Graduate Student Intern
- Data Integration and Analysis: Integrated HPC monitoring data from diverse sources (LDMS, DCGM, Slurm, VictoriaMetrics) for comprehensive analysis of system-wide architectural efficiency, including CPU, GPU, DRAM, and HBM2 resource utilization. Identified critical trends and patterns within the data to drive insights into system performance, with a focus on NERSC’s Cori and Perlmutter.
- Machine Learning Expertise: Conducted in-depth statistical analysis of job-level monitoring data. Applied a variety of machine learning models, including SVC, LinearSVC, Decision Tree, and Random Forests, to analyze jobs based on time-series features.
- Innovative Data Processing: Pioneered a novel approach by encoding time-series monitoring data as images and trained a Convolutional Neural Network (CNN) to classify and predict job applications with high accuracy.
- Simulation and System Design: Designed and implemented a discrete event simulator to study resource management and job scheduling in HPC systems, with a specific focus on systems with disaggregated memory resources.
Graduate Student Programmer
- Website Maintenance and Communication: Maintained and updated TLPDC web pages, ensuring a fresh and relevant online presence. Facilitated communication with software application providers to meet product requirements efficiently.
- Database Management and Security: Managed the MySQL database with precision, safeguarding valuable data assets. Implemented robust backup strategies to protect against data loss. Proactively addressed and resolved database access issues to maintain uninterrupted operations.
SELECTED PROJECTS
Scheduling and Allocation of Disaggregated Memory Resources in HPC Systems
- Designed and implemented a discrete event simulator based on Simpy to study resource management and job scheduling in HPC systems with disaggregated memory resources. Customizable to various system configurations and scheduling policies.
- Devised a performance degradation model based on prior studies to estimate job runtimes when accessing remote memory resources.
- Proposed the innovative FM job scheduling policy, tailored for disaggregated memory systems, yielding superior system throughput and bounded slowdown compared to state-of-the-art policies.
- Simulated the FM scheduler in a system with one-fourth of the original local memory. The experimental results shown that it boosts average memory utilization from 27.97% to 79.24%, with only a marginal 5.52% reduction in average job performance.
Monitoring Data Management and Query Performance Optimization
- Investigated and identified performance bottlenecks in InfluxDB. Optimized the database schema design, resulting in a remarkable 71.98% reduction in data volume and a significant 1.76X boost in query performance, enhancing data management efficiency.

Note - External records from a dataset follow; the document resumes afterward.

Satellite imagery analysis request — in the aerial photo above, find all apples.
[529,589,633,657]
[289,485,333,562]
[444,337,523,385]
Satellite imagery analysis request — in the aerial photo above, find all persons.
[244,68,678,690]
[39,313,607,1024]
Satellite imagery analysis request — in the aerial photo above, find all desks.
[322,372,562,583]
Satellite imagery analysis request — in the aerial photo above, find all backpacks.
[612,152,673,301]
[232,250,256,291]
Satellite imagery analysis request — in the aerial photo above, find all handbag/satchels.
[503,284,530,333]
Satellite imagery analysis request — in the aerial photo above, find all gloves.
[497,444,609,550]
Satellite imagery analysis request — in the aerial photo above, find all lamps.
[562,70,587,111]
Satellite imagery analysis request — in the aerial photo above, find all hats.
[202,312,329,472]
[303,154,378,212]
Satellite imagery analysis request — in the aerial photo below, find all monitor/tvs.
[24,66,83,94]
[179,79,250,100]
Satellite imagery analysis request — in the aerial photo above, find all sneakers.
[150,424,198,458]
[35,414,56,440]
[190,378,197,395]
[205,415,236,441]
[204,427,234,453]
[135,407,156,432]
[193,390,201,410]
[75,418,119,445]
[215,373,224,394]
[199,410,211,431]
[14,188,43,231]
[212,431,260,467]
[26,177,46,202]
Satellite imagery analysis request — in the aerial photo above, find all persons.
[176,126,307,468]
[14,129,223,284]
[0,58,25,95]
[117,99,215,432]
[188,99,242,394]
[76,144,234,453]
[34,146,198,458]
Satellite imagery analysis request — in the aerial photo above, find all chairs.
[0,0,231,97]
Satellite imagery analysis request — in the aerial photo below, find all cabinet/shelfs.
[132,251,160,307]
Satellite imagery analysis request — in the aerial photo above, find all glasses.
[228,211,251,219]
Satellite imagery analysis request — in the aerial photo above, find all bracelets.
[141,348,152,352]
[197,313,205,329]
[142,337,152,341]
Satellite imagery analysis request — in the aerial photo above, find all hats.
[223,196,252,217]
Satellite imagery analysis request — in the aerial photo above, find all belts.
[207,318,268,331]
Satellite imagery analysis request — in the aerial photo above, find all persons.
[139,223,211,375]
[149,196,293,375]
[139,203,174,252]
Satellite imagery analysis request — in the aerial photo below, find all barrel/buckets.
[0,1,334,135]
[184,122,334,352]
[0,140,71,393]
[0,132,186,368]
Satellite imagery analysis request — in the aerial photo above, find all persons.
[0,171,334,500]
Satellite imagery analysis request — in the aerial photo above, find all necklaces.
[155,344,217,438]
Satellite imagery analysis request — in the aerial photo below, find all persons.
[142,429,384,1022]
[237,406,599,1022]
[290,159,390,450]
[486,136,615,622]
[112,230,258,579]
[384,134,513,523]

- Designed and implemented a time series deduplication mechanism. It achieved an impressive average data volume reduction of 70.38% and maintained data accuracy with a minimal error of only 0.74% in reconstruction.
- Designed and developed MetricsBuilder, a data access accelerator. MetricsBuilder dramatically improved query performance by up to 25X and reduced data transmission volume by 95% compared to traditional SQL queries, streamlining data retrieval.
- Implemented an API using the OpenAPI specification. The API provided efficient data access services to data analysis consumers, including JavaScript data visualization applications and Grafana, ensuring seamless access to valuable insights.
High-Performance Computing System Health Monitoring & Performance Data Collection
- Explored mechanisms to acquire health status monitoring data from an HPC cluster via the Integrated Dell Remote Access Controller (iDRAC), enhancing cluster management and efficiency.
- Spearheaded the development of a suite of tools for automating iDRAC telemetry report configuration, metric analysis, and TimescaleDB table initialization. Efficiently handled diverse data sources and types, streamlining data processing and analysis.
- Designed and implemented a robust system monitoring infrastructure capable of asynchronous collection of health status data through the Redfish API and job accounting data via the Slurm REST API.
- The Slurm data collection code has been adopted and merged into Dell’s Omnia project for broader industry utilization (Github link: Omnia).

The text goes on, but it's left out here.